Şevket Kazan'a, "Niçin böyle davrandın? Sen de zamanında bu rejimin hapishanelerinde yatmadın mı? Cezaevlerini bu duruma sen mi getirdin ki? Zalimlerin açtığı yaralara tuz basmaktan başka güdebileceğin bir siyaset yok muydu?" diyebilmemiz için, muhatabımızın da bizimle aynı duyarlılıkları paylaştığına inanmamız gerekir. Oysa görünürde böyle bir durum yok. O halde, İslami hassasiyetlere sahip insanlara sorulabilecek bu tür sorular, pek bir anlam ifade etmiyor.

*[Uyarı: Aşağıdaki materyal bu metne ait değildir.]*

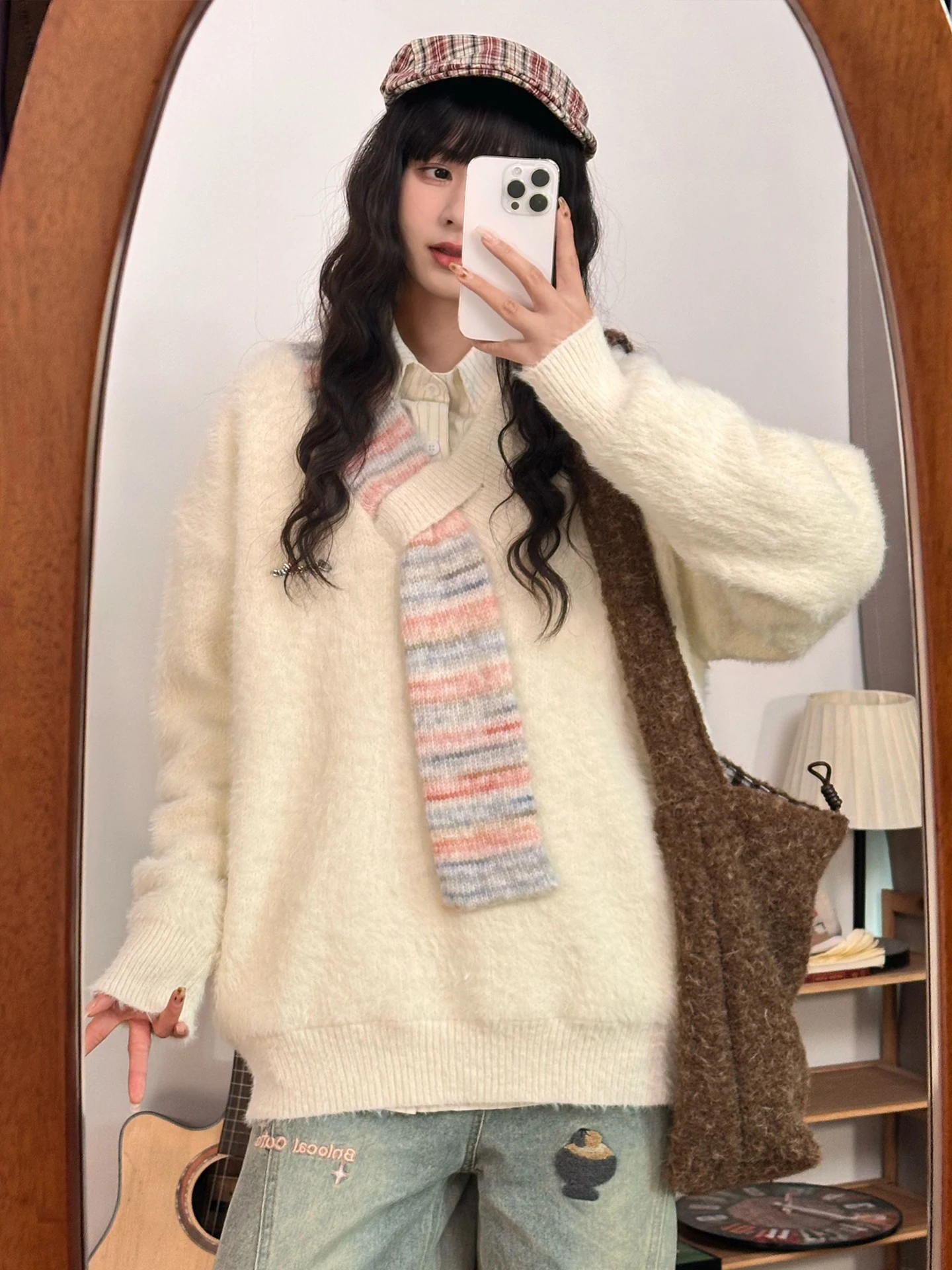 

Оригинальный вязаный свитер Street Sle для женщин, осенне-зимний, свободного кроя, с V-образным вырезом, теплый, утолщенный, с дизайнерскими вставками, повседневный.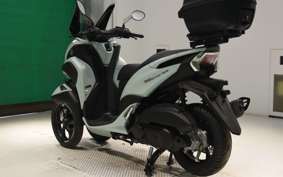 YAMAHA TRICITY 155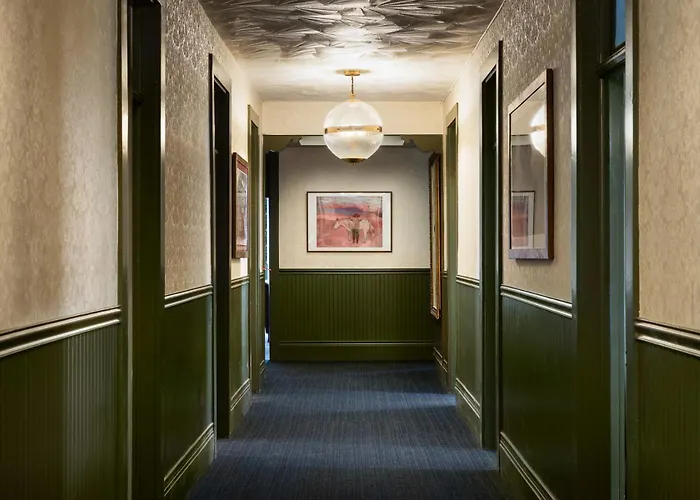 St. Elmo Hotel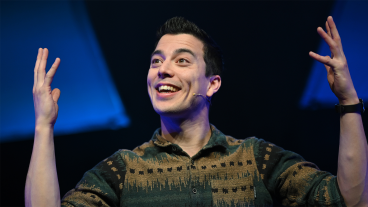 Vanavond op tv: Andries Tunru toont persoonlijke kant in cabaretvoorstelling Marmer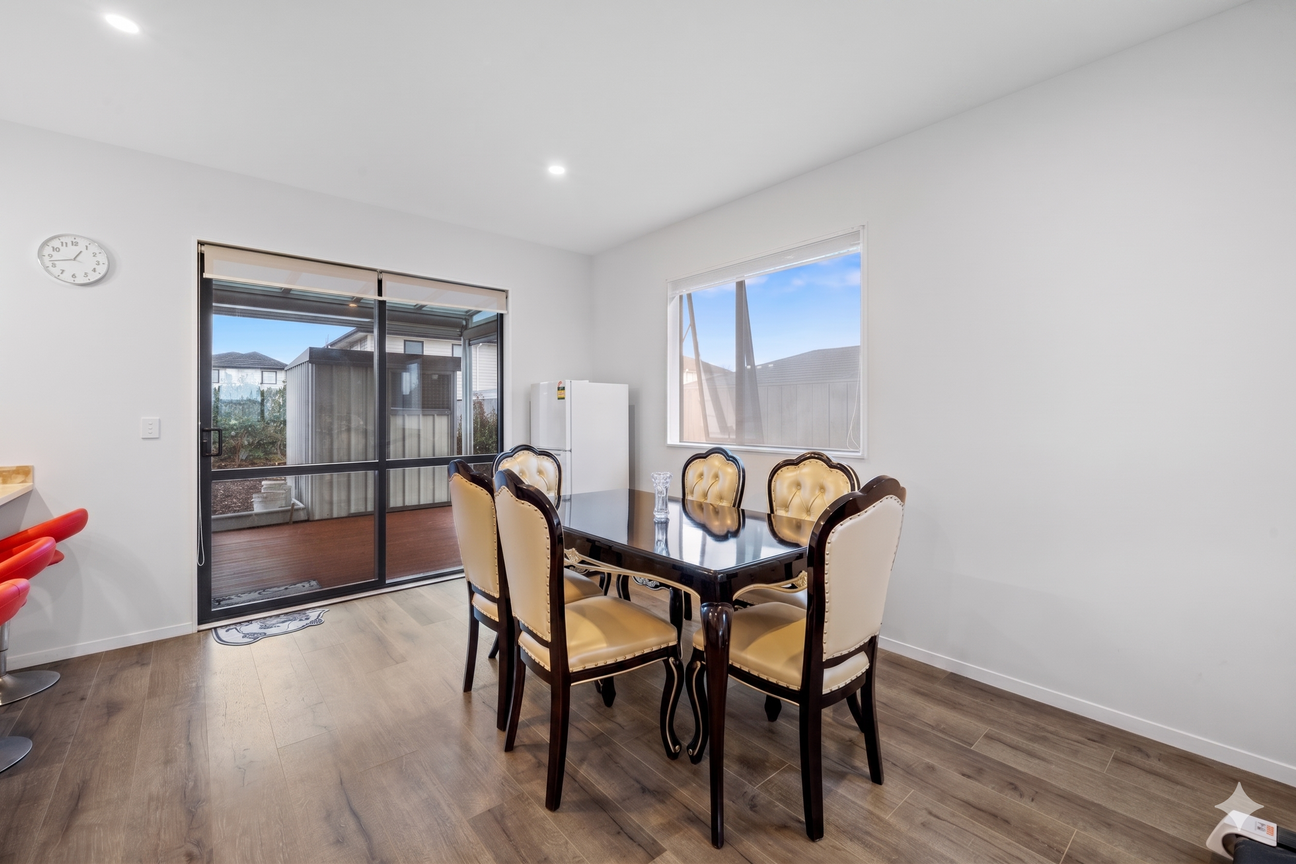 MODERN FAMILY LIVING WITH RURAL OUTLOOK – pohled 6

"Bir kavme olan kininiz sizi adaletsizliğe sevk etmemeliydi. Bu insanların direniş süreci içerisindeki bazı tavırları belki çok tutarlı değildi. Ama en başta gösterdiğiniz "İyi niyeti suistimal ettiğini söylediğiniz bu insanlar, sizin de tutarlılık konusunda ne kadar zaaflı olduğunuzu çok iyi bilmekteydiler. Ve taleplerinde de haklıydılar. Üstelik sizden tek birşey istediler; o da mahkemelerinin görüldüğü illerdeki cezaevlerine sevk edilmeleri. Siz ise memleket kurtarmaya soyundunuz. Bu düzen size bir görev verdi; "Al benim bugüne kadar ettiğim haltları sen temizle" dedi. Kabul ettiniz. Önce "biz bu işte yıpranmayacağız" intibaını vermeye çalıştınız, ama tutmadı. Oysa bugünün yarından farkı yoktu. Yarın aynı şey müslümanların başına gelse ve laik kemalistler müslüman tutsaklara "intihar mı etmek istiyorsunuz, buyrun edin" deseler; ya da o anda siz hükümet ortağı olsanız, yine devletin itibarını mı düşüneceksiniz? Bırakın yarını, bu rejim daha dün Kırşehir cezaevindeki müslüman siyasilerin infazlarını yakmak için kendilerine suçlar isnad etmedi mi? Ya da Bayrampaşa cezaevinden Bandırmaya sevk edilenlerle ilişki içinde oldukları isnadıyla geride kalan müslümanları aylarca tek kişilik hücrelerde tutmadı mı? Tekrar hatırlatmak gerekirse cezaevlerini bu duruma getirenler, sizi faiz konusunda tehdit edenlerdir! Ama bu gerçek, sizi savunanların, "Ne yapsınlar, devletin başında bulunuyorlar" demelerini engellemiyor. Oysa, "Eğer katil damgasıyla hükümet edecekseniz, istifa edin!" demeleri gerekmez miydi? Ama onlar da sizinle birlikte o derece savruldular ki "Ölüm orucundakilerin cenazesinde militanlar askerlere saldırdı!", "Hak almak için devleti zor durumda bırakmak mı gerekiyor?" ya da "Ölüm orucunda ısrar edenler" seklinde haberler yapıp, sağcı ve devletçi kamuoyu vicdanını RP lehinde okşayan ilkesizliklere savrulabildiler.
Müslümanlar şunu çok iyi bilmelidirler ki, zalimlerin açtığı karanlık kanallarda yürüyerek İslam'ın aydınlığını insanlara götüremeyiz! Ve 'fakir fukara'nın. tutuklu ve hükümlülerin "babalığına" soyunmak lafla olmaz... Buna ancak "sarp yokuşa tırmanma"yı kendilerine şiar edinmiş, hayır'dan pay sahibi olanlar kavuşturulur!